Excerpts from spatial question data:
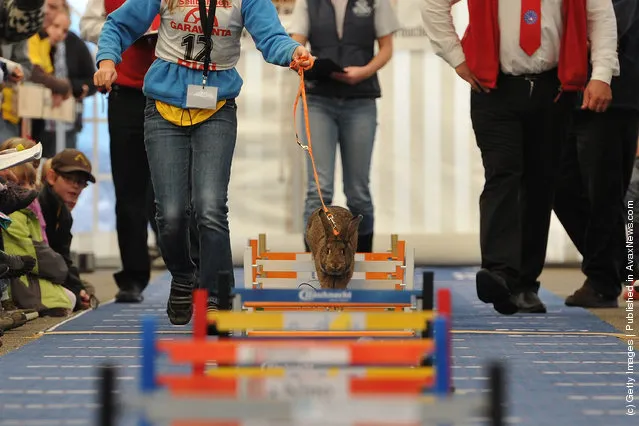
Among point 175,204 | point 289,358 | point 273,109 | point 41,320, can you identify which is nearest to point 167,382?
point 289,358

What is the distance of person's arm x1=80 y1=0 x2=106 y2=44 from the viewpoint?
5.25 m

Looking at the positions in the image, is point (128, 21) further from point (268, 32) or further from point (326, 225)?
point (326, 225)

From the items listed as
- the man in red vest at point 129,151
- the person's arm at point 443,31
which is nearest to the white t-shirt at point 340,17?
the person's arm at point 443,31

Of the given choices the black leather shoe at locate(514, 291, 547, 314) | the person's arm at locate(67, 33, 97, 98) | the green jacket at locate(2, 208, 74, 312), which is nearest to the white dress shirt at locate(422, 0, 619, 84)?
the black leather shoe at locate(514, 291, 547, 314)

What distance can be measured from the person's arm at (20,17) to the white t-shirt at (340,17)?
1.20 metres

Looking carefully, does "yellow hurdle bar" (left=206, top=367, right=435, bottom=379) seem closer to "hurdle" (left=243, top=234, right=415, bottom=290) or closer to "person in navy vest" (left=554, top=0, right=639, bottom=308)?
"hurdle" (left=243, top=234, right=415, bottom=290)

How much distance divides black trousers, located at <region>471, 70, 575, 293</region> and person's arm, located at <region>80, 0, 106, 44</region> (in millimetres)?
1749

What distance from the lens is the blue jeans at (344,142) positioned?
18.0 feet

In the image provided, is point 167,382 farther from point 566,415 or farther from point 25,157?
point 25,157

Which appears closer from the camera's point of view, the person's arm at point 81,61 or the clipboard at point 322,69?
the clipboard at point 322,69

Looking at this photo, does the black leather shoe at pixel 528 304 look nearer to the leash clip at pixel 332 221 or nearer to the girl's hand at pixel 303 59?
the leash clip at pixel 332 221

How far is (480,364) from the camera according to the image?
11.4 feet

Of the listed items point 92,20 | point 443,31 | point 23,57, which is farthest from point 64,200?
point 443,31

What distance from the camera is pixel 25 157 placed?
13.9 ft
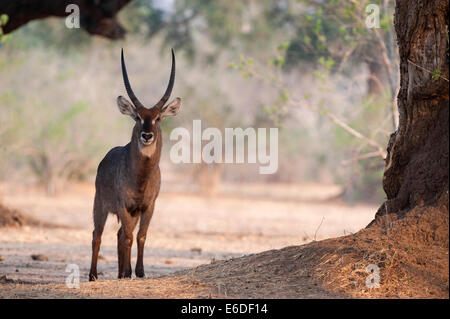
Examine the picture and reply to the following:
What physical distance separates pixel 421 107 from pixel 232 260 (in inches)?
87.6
...
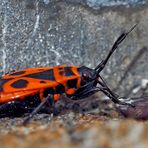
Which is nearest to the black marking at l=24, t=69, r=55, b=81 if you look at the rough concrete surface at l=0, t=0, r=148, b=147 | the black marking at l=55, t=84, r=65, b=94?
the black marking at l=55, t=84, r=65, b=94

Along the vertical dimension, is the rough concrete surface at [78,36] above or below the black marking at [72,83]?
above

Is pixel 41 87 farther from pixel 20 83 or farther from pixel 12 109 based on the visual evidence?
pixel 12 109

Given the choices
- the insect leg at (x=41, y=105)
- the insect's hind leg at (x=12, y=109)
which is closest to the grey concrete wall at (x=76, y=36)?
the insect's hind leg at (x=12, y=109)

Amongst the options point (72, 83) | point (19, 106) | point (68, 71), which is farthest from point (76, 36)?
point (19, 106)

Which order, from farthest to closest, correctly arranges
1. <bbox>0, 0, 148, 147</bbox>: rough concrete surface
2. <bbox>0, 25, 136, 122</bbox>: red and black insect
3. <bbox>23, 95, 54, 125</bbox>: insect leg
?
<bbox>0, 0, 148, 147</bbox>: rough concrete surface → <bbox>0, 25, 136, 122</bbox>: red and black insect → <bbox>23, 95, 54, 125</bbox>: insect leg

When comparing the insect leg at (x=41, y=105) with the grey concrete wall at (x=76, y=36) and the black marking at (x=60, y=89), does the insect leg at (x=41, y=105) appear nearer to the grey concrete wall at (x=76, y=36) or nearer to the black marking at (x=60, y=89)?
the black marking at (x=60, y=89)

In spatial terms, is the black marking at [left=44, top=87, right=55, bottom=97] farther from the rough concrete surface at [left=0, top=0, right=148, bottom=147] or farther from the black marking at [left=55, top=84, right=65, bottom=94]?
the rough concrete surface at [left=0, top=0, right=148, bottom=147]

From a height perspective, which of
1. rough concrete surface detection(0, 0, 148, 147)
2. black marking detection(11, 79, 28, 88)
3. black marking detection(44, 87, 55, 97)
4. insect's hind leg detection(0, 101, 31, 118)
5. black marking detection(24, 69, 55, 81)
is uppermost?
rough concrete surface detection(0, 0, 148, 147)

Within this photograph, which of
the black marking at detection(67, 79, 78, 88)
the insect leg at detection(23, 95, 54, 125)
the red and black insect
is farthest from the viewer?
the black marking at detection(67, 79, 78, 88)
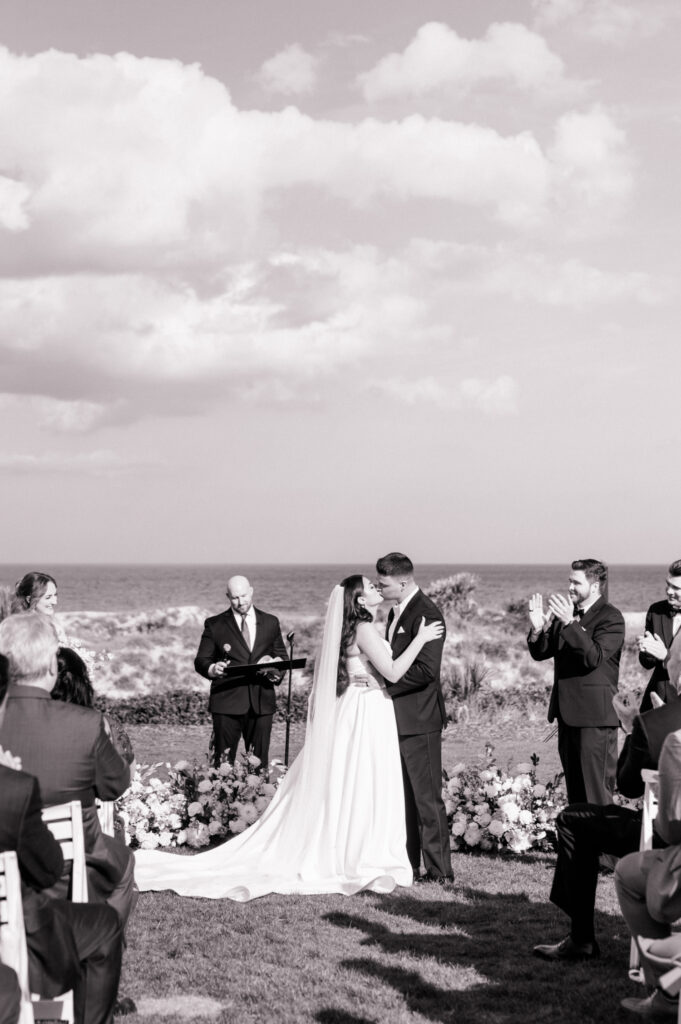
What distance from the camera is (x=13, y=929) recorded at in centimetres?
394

(TASK DETAILS): Count the lines of the data above that contain the string "bottom", matching case exactly. Reply with only the number.

(THE RESPONSE): 4